Дорогая Оля,
после наших лондонских встреч (и увы, слишком коротких бесед), о которых у меня осталось очень теплое воспоминание, после возвращения Майи Туровской – я получил текст Вашего доклада об автобиографических мотивах в кинематографе А.Т.
И должен Вам сказать, что этот текст произвел на меня сильнейшее впечатление. И вызвал чувство
Я поздравляю Вас и от души благодарю.
Ценность того, что Вы изложили, – не только в исследовательской стороне дела. Хотя и в ней тоже. Наблюдения над фильмами, интерпретации мотивов – прекрасны (при том, что отдельные, по-моему, немногие, места могут показаться небесспорными; впрочем, это не важно, ибо не это важно). А Ваша разгадка мотива жертвоприношения в “Жертвоприношении”, Ваше открытие внутренней мнимости, в этом мотиве заложенной, – это просто великолепно. Вы объяснили мне мои собственные ощущения некоей сомнительности и ущербности, тот непонятный вопросительный осадок (“тут что-то не то!”), который оставался у меня после просмотров этого – по-своему замечательного – фильма.
Но, повторяю, дело не столько в этом.
Скажу Вам больше. Вы сделали для меня очевидной мою собственную внутреннюю несвободу, долго тяготевшую над моими попытками что-то писать или что-то говорить об Андрее и о его кинематографе. Я слишком долго глушил, если не душил, в себе все те “нет” и все те “но”, все несогласия и неприятия, без которых мое восприятие и приятие творчества Андрея не могли быть полно и внятно осмыслены и выражены.

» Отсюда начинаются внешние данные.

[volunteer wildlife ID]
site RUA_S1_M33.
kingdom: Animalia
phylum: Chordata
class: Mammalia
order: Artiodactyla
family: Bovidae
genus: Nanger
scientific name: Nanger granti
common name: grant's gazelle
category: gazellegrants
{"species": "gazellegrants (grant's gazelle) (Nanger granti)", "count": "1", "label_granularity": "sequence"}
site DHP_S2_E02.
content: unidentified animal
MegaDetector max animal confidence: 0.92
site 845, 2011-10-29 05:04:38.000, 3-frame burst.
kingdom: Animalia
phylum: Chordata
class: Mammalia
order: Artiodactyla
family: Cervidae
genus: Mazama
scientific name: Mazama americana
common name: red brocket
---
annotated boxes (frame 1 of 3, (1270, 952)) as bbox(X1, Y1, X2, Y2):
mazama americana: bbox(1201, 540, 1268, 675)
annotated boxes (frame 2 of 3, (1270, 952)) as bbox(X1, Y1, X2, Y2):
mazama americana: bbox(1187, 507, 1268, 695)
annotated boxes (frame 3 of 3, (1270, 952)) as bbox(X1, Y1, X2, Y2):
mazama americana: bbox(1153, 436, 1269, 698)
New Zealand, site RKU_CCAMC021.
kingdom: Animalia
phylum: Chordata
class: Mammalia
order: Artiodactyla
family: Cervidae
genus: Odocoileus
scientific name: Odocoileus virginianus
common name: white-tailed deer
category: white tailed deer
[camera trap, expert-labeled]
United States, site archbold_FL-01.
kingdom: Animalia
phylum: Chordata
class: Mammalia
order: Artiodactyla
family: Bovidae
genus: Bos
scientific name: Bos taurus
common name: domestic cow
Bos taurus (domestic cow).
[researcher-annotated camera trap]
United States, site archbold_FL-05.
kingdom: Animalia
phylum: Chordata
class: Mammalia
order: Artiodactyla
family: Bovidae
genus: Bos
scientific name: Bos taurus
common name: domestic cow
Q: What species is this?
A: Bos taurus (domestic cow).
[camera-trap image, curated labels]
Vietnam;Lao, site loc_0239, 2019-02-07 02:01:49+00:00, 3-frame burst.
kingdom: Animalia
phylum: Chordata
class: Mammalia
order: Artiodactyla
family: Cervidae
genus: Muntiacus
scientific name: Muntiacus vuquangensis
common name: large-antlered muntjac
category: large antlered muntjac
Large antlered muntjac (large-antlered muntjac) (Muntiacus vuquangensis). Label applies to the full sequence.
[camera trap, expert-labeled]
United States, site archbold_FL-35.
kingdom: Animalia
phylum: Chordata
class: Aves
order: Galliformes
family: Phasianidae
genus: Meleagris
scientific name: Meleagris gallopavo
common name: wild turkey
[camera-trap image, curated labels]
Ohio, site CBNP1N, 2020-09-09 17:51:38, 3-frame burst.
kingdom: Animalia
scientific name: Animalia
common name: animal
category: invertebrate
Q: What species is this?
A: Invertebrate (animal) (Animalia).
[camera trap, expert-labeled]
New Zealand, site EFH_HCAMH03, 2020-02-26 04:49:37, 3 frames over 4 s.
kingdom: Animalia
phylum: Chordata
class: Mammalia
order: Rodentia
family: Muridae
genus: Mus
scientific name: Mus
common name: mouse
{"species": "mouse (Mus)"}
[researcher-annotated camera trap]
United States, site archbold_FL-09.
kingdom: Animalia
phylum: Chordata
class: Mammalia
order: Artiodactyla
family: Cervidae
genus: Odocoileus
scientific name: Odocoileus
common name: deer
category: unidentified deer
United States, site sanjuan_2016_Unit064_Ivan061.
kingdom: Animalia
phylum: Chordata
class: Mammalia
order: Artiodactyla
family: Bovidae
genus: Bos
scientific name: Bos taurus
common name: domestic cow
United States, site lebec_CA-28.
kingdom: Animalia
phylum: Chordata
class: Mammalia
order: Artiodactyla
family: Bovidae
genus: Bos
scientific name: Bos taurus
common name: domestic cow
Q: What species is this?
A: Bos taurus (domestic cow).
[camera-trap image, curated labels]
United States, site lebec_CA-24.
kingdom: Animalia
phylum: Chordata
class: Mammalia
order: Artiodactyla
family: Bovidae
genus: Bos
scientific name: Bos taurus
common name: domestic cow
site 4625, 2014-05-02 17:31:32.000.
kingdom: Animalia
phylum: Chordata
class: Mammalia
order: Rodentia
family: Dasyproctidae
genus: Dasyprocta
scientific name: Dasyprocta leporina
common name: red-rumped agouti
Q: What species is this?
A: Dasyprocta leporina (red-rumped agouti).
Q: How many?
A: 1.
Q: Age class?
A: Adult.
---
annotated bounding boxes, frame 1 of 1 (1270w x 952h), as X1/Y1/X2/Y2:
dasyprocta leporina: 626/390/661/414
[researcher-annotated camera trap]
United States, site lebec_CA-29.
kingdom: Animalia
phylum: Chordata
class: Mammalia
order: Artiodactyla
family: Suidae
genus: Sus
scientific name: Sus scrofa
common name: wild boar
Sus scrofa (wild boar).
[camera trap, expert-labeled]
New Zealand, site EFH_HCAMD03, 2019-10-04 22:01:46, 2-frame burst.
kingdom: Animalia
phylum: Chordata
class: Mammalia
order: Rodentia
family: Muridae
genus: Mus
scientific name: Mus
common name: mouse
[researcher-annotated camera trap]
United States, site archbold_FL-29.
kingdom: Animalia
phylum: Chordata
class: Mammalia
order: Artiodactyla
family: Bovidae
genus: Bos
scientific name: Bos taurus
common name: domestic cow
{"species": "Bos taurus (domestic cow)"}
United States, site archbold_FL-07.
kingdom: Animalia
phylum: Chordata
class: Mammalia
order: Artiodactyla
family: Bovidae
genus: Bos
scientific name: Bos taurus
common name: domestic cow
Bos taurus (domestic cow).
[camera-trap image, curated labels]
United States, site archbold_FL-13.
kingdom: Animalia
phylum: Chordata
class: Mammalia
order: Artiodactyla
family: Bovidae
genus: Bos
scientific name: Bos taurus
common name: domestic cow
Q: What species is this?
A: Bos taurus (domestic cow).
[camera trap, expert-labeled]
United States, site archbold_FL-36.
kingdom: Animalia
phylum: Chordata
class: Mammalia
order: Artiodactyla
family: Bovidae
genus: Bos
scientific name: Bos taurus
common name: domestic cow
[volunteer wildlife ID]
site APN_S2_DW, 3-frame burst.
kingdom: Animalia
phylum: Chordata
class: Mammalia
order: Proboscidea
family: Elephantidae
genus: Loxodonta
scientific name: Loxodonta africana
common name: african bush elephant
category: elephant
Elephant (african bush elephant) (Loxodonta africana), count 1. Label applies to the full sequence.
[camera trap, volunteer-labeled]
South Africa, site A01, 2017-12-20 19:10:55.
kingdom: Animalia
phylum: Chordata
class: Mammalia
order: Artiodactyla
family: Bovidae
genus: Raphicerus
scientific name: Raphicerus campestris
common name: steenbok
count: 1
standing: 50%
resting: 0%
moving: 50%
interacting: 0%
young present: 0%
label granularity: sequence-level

Сейчас я вспоминаю ту московскую конференцию. Она была чудовищно странной, в ней было немало прекрасных и значительных, и трогательных минут, и в то же время в воздухе витали флюиды некоего морока, нечто темное и болезненное, нечто извращенное – смешанный дух ярмарки интеллектуального тщеславия и идолопоклоннического капища. Эти темные флюиды захватывали даже и тех, кто мог бы быть чист и свободен в своей преданности “герою” этого собрания. Мне – время от времени – становилось очень тягостно. Есть известный психопатологический термин “сверхценность”. Наверное, можно было бы написать небезынтересное исследование “АТ как сверхценность современных интеллектуалов”. Так вот, о конференции, на которой Андрея так превозносили (как гуру, как пророка, как избранника, достигшего высших степеней духовного совершенства). Признаюсь Вам: после закрытия этого сборища, придя домой, я почувствовал жуткую потребность отринуть нечто и изрыгнуть это нечто из себя – и все завершилось приступом диких рыданий (я ревел и выл, как баба, в течение нескольких минут). На другое утро Оксана сказала мне: “С этой конференцией что-то не то: меня словно преследуют какие-то темные силы”. Я ей ответил: “Прочитайте вслух 90-й псалом, несколько раз подряд”
К чему я обо всем этом вспоминаю? Вот к чему. Долгое время вокруг творчества Андрея, его судьбы и его памяти нарастало некое облако наваждений, прельстительных и ядовитых. Можно было противостоять этим наваждениям просто в силу внутренней и духовной независимости, в силу естественного иммунитета (как у Ирмы, у Марины). Но еще никто, как мне кажется, не попытался начать разгонять и развеивать это облако сознательным волевым действием. Изрекались предостережения, но они не в счет. Вы – первая, кто вступил в активное противостояние и выразил это противостояние прямым высказыванием, прямым разговором об Андрее на таких нравственных основаниях, на которые, насколько я знаю, до Вас никто не рисковал становиться.
Поэтому Ваш текст означает (для меня по крайней мере)
Повторяю: для меня это стало большим подарком – встретиться на читаемых мною страницах с автором, пребывающим в состоянии такого независимого и такого высокого бесстрашия.
Текст написан очень просто. Но, кажется, Иван Кашкин любил чей-то афоризм: «Простота – это ясность. Ясность – это честность. Честность – это смелость».